● **AUFGABE**: Schreibe den Artikel über Daniel Bahr im selben Stil weiter, und zwar im Anschluss an seinen letzten Satz.

● **AUSGANGSTEXT**:

= = = = = = =

FDP-Shootingstar Daniel Bahr: Der liberale Seiltänzer
Daniel Bahr ist trotz steiler Karriere in der FDP kaum bekannt. Mit 34 Jahren wird er jetzt Nachfolger seines Freundes Philipp Rösler als Gesundheitsminister.
BERLIN taz | In Daniel Bahrs Staatssekretärsbüro, gleich neben der Sitzgruppe, hängt ein großes Ölbild an der Wand. Es zeigt einen Mann auf einem Drahtseil, der über einer Menschenmenge balanciert. Ein Gemälde von 1975, von einem sowjetischen Maler. Ein Geschenk von Bahrs Vater. Er unterrichtete Anfang der 90er Jahre an der Polizeiführungsakademie, auch Leute aus der ehemaligen Sowjetunion. Der Sohn hat den kaum verhüllten Ratschlag des Vaters beherzigt.
Bis heute ist Bahr junior kein einziges Mal beim Balanceakt über immer tieferen politischen Abgründen abgestürzt. Der 34-Jährige hat eine steile Karriere hinter sich, die so derzeit nur in der personell geschwächten FDP möglich ist. Vom konservativen Münsterland aus arbeitete sich der gelernte Bankkaufmann und Volkswirt bis zum Vorsitzenden der Jugendorganisation Junge Liberale (JuLis) hoch. Er blieb es fünf Jahre, bis 2004.

= = = = = = =

● **DATENZEILEN**:
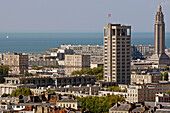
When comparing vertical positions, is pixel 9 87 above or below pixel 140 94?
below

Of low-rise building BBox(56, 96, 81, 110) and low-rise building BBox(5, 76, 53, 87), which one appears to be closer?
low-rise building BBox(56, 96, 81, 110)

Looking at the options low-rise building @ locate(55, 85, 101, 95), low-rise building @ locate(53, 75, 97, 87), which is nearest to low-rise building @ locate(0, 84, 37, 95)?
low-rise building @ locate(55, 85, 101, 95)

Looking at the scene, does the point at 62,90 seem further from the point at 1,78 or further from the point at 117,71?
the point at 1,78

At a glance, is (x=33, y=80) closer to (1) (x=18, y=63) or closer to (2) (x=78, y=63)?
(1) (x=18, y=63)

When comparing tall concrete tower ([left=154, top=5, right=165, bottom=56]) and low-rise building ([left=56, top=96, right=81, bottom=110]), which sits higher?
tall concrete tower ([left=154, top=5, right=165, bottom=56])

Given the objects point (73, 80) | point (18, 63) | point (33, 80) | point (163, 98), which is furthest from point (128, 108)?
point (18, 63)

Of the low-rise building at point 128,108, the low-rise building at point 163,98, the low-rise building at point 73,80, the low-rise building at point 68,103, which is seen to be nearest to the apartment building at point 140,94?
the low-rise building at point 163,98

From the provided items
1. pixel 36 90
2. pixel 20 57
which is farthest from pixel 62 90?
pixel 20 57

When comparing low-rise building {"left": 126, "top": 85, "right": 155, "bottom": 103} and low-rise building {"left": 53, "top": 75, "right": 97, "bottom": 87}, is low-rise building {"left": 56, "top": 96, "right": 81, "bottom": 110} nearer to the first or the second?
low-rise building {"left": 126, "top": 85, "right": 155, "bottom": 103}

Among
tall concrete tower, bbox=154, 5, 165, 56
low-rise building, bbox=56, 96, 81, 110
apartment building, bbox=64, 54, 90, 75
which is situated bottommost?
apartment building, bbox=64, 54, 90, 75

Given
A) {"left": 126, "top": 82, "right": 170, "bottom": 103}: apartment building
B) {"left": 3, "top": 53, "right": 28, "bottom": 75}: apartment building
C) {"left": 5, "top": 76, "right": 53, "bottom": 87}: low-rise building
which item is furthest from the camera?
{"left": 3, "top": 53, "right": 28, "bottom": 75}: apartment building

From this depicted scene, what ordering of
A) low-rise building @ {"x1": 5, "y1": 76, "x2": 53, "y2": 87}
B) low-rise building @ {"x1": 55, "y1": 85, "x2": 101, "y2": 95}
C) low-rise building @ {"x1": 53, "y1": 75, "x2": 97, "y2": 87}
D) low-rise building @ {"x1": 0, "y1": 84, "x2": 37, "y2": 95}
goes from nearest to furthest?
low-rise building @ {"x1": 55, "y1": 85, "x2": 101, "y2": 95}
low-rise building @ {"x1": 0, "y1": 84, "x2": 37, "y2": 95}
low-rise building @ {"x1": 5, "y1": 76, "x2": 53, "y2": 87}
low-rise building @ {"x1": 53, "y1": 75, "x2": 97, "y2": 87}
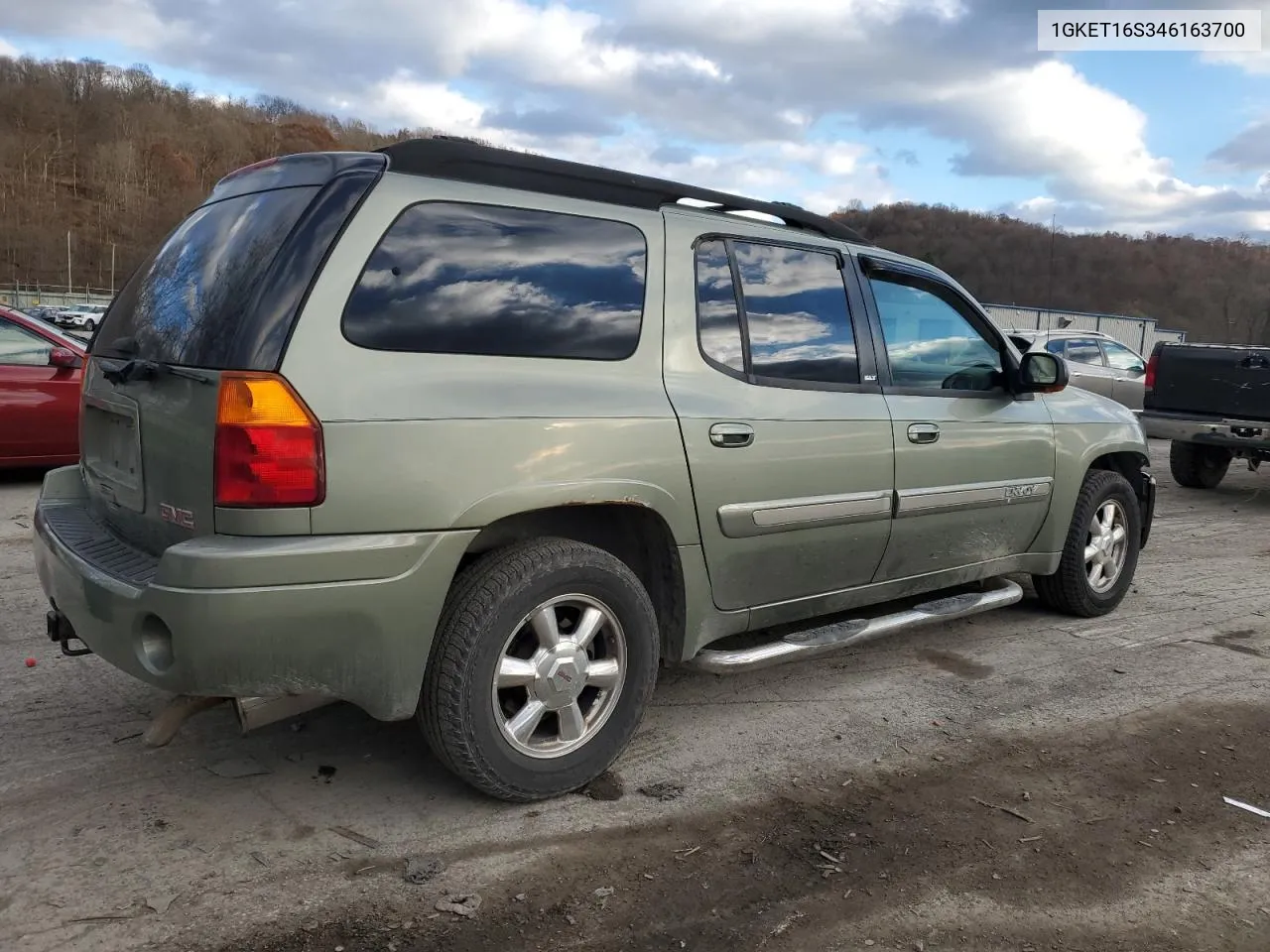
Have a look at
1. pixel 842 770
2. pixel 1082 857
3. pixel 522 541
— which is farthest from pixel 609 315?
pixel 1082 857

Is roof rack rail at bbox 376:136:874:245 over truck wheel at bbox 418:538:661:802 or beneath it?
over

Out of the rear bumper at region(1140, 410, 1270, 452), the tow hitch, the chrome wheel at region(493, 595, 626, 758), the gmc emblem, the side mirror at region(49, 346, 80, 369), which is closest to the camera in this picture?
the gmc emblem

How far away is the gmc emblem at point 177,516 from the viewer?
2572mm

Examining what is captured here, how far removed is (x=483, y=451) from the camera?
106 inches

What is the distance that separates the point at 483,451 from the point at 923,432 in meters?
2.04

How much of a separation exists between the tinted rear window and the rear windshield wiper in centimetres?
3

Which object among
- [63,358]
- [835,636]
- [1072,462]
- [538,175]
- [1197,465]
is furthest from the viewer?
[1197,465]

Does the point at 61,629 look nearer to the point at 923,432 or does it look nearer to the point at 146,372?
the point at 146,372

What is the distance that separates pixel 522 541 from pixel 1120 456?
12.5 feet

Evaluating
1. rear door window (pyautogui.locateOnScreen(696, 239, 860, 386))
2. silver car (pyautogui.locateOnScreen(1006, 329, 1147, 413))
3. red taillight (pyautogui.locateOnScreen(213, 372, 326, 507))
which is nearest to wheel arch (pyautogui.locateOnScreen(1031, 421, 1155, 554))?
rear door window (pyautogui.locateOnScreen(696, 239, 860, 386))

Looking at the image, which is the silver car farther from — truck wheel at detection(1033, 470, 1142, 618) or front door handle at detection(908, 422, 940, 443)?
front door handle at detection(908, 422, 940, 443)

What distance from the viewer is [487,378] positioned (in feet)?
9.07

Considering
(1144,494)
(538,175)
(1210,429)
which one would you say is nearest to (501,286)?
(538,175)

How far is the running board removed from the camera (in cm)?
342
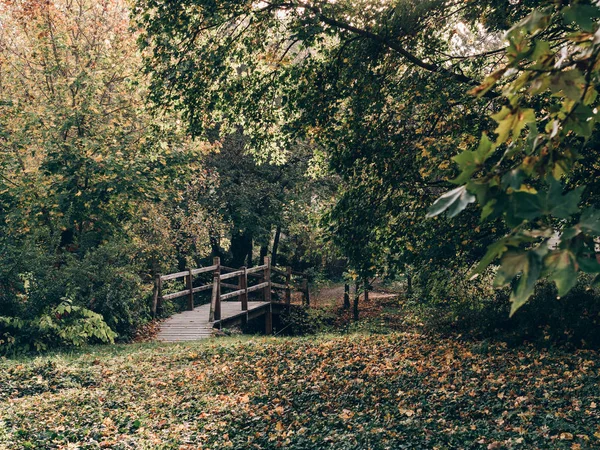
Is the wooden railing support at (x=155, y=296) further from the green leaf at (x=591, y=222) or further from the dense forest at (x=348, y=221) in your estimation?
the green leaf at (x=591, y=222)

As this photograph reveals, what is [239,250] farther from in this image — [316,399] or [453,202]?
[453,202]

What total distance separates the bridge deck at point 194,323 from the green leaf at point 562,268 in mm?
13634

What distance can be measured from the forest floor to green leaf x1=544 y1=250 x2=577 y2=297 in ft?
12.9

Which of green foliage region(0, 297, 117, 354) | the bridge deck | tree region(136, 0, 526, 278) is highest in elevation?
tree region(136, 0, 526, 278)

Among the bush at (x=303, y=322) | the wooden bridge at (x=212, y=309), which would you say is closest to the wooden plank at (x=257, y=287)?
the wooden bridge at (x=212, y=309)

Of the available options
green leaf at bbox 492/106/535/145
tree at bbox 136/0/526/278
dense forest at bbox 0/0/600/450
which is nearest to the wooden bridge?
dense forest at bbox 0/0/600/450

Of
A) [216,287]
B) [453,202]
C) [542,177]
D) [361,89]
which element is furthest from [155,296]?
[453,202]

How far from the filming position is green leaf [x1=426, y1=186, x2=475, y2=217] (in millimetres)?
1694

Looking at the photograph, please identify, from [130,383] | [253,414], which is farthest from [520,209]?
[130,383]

= = = = = = =

● **LÖSUNG**:
Seit 2002 ist Bahr im Bundestag, wurde später gesundheitspolitischer Sprecher seiner Fraktion. Mit der Regierungsübernahme 2009 folgte Bahr seinem Freund aus JuLi-Tagen, Philipp Rösler, als Parlamentarischer Staatssekretär ins Bundesgesundheitsministerium. Nach der FDP-Niederlage bei der Landtagswahl in Nordrhein-Westfalen vor einem Jahr errang der Mittdreißiger die Macht im größten Landesverband der Partei.
An Bahr kommt heute niemand mehr vorbei. Nun wird der Mann, der abseits von Polittalkshows und Parlamentsdebatten wenig bekannt ist, auch offiziell einer der mächtigsten Politiker des Landes: Er soll Rösler im Amt des Bundesgesundheitsministers folgen.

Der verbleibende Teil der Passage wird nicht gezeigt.